## Quoted text
____

To watch a short video narrated by Dr. Womack see What is Lean? 

 

To learn more about lean thinking see Planet Lean .

 

What is the Lean Enterprise Institute?

 

The Lean Enterprise Institute (LEI), was established with a mission to advance lean thinking and practice throughout the world to make things better for individuals, organizations, and society. Its founder, Dr. James Womack, established LEI as a not-for-profit organization to ensure that as the LEI community learned and created new knowledge it would be made available to the public to improve people’s lives.   

What is the James P. Womack Scholarship & Philanthropy Fund?

Lean thinking and practice was born in the automotive sector and it has steadily made its way to industry after industry, from auto to every type of manufacturing to sectors as varied as healthcare and retail, revolutionizing work and management practices and results along the way.

To this day, lean thinking and practice is infrequently taught in our education system. With a few notable exceptions, universities remain committed to curricula that are out of touch with the problems of the real world. Companies need critical thinkers and creative problem solvers, not memorizers of formulaic solutions – still the content of many university courses.

As a result, companies find they must re-educate (rework – one of the worst forms of waste!) new recruits hired from even the best universities.  ​

To close these gaps in learning, LEI established the James P. Womack Scholarship & Philanthropy Fund (JPW Fund).  The JPW Fund will support LEI’s mission by funding creative learning experiences in partnership with schools teaching lean thinking and community-based service organizations willing to provide Gemba-based learning and improvement opportunities.​

 

To create innovative learning experiences the JPW Fund will:

  • Partner with educational institutions (universities, community colleges, vocational tech schools, etc.), NGOs, and other training organizations who will provide students and faculty willing to learn,

  • Partner with community organizations that will use lean thinking to improve the delivery of services and serve as a learning Gemba, and 

  • Provide financial assistance and grants to teaching faculty and students to learn, practice, and research lean thinking (planned launch 2020-21 academic year).

____

## Available data

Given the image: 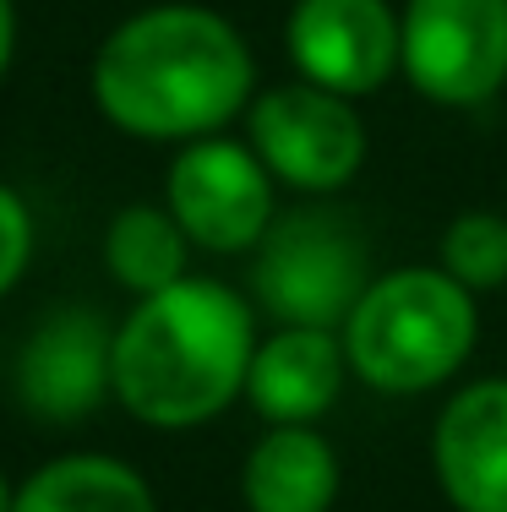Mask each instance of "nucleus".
<instances>
[{"mask_svg": "<svg viewBox=\"0 0 507 512\" xmlns=\"http://www.w3.org/2000/svg\"><path fill=\"white\" fill-rule=\"evenodd\" d=\"M437 480L458 512H507V382L464 387L437 420Z\"/></svg>", "mask_w": 507, "mask_h": 512, "instance_id": "9d476101", "label": "nucleus"}, {"mask_svg": "<svg viewBox=\"0 0 507 512\" xmlns=\"http://www.w3.org/2000/svg\"><path fill=\"white\" fill-rule=\"evenodd\" d=\"M169 213L208 251H246L273 224V175L240 142L197 137L169 169Z\"/></svg>", "mask_w": 507, "mask_h": 512, "instance_id": "0eeeda50", "label": "nucleus"}, {"mask_svg": "<svg viewBox=\"0 0 507 512\" xmlns=\"http://www.w3.org/2000/svg\"><path fill=\"white\" fill-rule=\"evenodd\" d=\"M115 387V333L99 311L60 306L17 355V398L39 420H82Z\"/></svg>", "mask_w": 507, "mask_h": 512, "instance_id": "1a4fd4ad", "label": "nucleus"}, {"mask_svg": "<svg viewBox=\"0 0 507 512\" xmlns=\"http://www.w3.org/2000/svg\"><path fill=\"white\" fill-rule=\"evenodd\" d=\"M289 55L300 77L338 99H366L398 66V17L388 0H295Z\"/></svg>", "mask_w": 507, "mask_h": 512, "instance_id": "6e6552de", "label": "nucleus"}, {"mask_svg": "<svg viewBox=\"0 0 507 512\" xmlns=\"http://www.w3.org/2000/svg\"><path fill=\"white\" fill-rule=\"evenodd\" d=\"M398 66L437 104L491 99L507 82V0H409Z\"/></svg>", "mask_w": 507, "mask_h": 512, "instance_id": "39448f33", "label": "nucleus"}, {"mask_svg": "<svg viewBox=\"0 0 507 512\" xmlns=\"http://www.w3.org/2000/svg\"><path fill=\"white\" fill-rule=\"evenodd\" d=\"M11 512H159V507H153L148 480L131 463L104 453H66L22 485Z\"/></svg>", "mask_w": 507, "mask_h": 512, "instance_id": "ddd939ff", "label": "nucleus"}, {"mask_svg": "<svg viewBox=\"0 0 507 512\" xmlns=\"http://www.w3.org/2000/svg\"><path fill=\"white\" fill-rule=\"evenodd\" d=\"M186 251L191 235L180 229V218L169 207H126L104 235V262L131 295H159V289L186 278Z\"/></svg>", "mask_w": 507, "mask_h": 512, "instance_id": "4468645a", "label": "nucleus"}, {"mask_svg": "<svg viewBox=\"0 0 507 512\" xmlns=\"http://www.w3.org/2000/svg\"><path fill=\"white\" fill-rule=\"evenodd\" d=\"M28 256H33V218H28L17 191L0 186V295L22 278Z\"/></svg>", "mask_w": 507, "mask_h": 512, "instance_id": "dca6fc26", "label": "nucleus"}, {"mask_svg": "<svg viewBox=\"0 0 507 512\" xmlns=\"http://www.w3.org/2000/svg\"><path fill=\"white\" fill-rule=\"evenodd\" d=\"M257 66L219 11L153 6L126 17L93 60L104 120L148 142H197L246 109Z\"/></svg>", "mask_w": 507, "mask_h": 512, "instance_id": "f257e3e1", "label": "nucleus"}, {"mask_svg": "<svg viewBox=\"0 0 507 512\" xmlns=\"http://www.w3.org/2000/svg\"><path fill=\"white\" fill-rule=\"evenodd\" d=\"M344 387V344L328 327H279L257 344L246 371V398L273 425H311L333 409Z\"/></svg>", "mask_w": 507, "mask_h": 512, "instance_id": "9b49d317", "label": "nucleus"}, {"mask_svg": "<svg viewBox=\"0 0 507 512\" xmlns=\"http://www.w3.org/2000/svg\"><path fill=\"white\" fill-rule=\"evenodd\" d=\"M251 289L279 327H328L333 333L371 289L366 240L349 218L322 213V207L273 218L268 235L257 240Z\"/></svg>", "mask_w": 507, "mask_h": 512, "instance_id": "20e7f679", "label": "nucleus"}, {"mask_svg": "<svg viewBox=\"0 0 507 512\" xmlns=\"http://www.w3.org/2000/svg\"><path fill=\"white\" fill-rule=\"evenodd\" d=\"M11 44H17V6L0 0V77H6V66H11Z\"/></svg>", "mask_w": 507, "mask_h": 512, "instance_id": "f3484780", "label": "nucleus"}, {"mask_svg": "<svg viewBox=\"0 0 507 512\" xmlns=\"http://www.w3.org/2000/svg\"><path fill=\"white\" fill-rule=\"evenodd\" d=\"M257 355L251 311L219 278H180L142 295V306L115 333V398L137 420L186 431L213 420Z\"/></svg>", "mask_w": 507, "mask_h": 512, "instance_id": "f03ea898", "label": "nucleus"}, {"mask_svg": "<svg viewBox=\"0 0 507 512\" xmlns=\"http://www.w3.org/2000/svg\"><path fill=\"white\" fill-rule=\"evenodd\" d=\"M442 273L464 289L507 284V218L502 213H458L442 229Z\"/></svg>", "mask_w": 507, "mask_h": 512, "instance_id": "2eb2a0df", "label": "nucleus"}, {"mask_svg": "<svg viewBox=\"0 0 507 512\" xmlns=\"http://www.w3.org/2000/svg\"><path fill=\"white\" fill-rule=\"evenodd\" d=\"M11 502H17V496L6 491V474H0V512H11Z\"/></svg>", "mask_w": 507, "mask_h": 512, "instance_id": "a211bd4d", "label": "nucleus"}, {"mask_svg": "<svg viewBox=\"0 0 507 512\" xmlns=\"http://www.w3.org/2000/svg\"><path fill=\"white\" fill-rule=\"evenodd\" d=\"M475 300L442 267H398L360 295L344 322V355L382 393L448 382L475 349Z\"/></svg>", "mask_w": 507, "mask_h": 512, "instance_id": "7ed1b4c3", "label": "nucleus"}, {"mask_svg": "<svg viewBox=\"0 0 507 512\" xmlns=\"http://www.w3.org/2000/svg\"><path fill=\"white\" fill-rule=\"evenodd\" d=\"M251 153L273 180L295 191H338L355 180L366 158V131L349 99L317 88V82H284L251 99Z\"/></svg>", "mask_w": 507, "mask_h": 512, "instance_id": "423d86ee", "label": "nucleus"}, {"mask_svg": "<svg viewBox=\"0 0 507 512\" xmlns=\"http://www.w3.org/2000/svg\"><path fill=\"white\" fill-rule=\"evenodd\" d=\"M251 512H328L338 496V458L311 425H273L240 474Z\"/></svg>", "mask_w": 507, "mask_h": 512, "instance_id": "f8f14e48", "label": "nucleus"}]
</instances>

____

## Required tasks
1. According to the text on the Lean Enterprise Institute, in which sector was lean thinking and practice born?
2. Extend the text on the Lean Enterprise Institute, picking up after its final sentence.

## Answers to the tasks
1. The automotive sector.

2.
 

To provide the resources needed to establish and sustain the JPW Fund, LEI is seeking support from its community of lean learners, corporate sponsors, and foundations who share Jim Womack’s vision and LEI’s mission to make things better.

What do employers want most?

“What career readiness competencies do employers value most in their new college hires? Employers responding to NACE’s Job Outlook surveys have consistently indicated that critical thinking/ problem solving, teamwork/collaboration, professionalism/work ethic, and oral/ written communications are all essential competencies.”

 

Source: National Association of Colleges and Employers, March 29, 2019

 

Along with a strong emphasis on delivering value to the customer and leadership engagement, lean thinking
and practice develops these skills and behaviors in workers.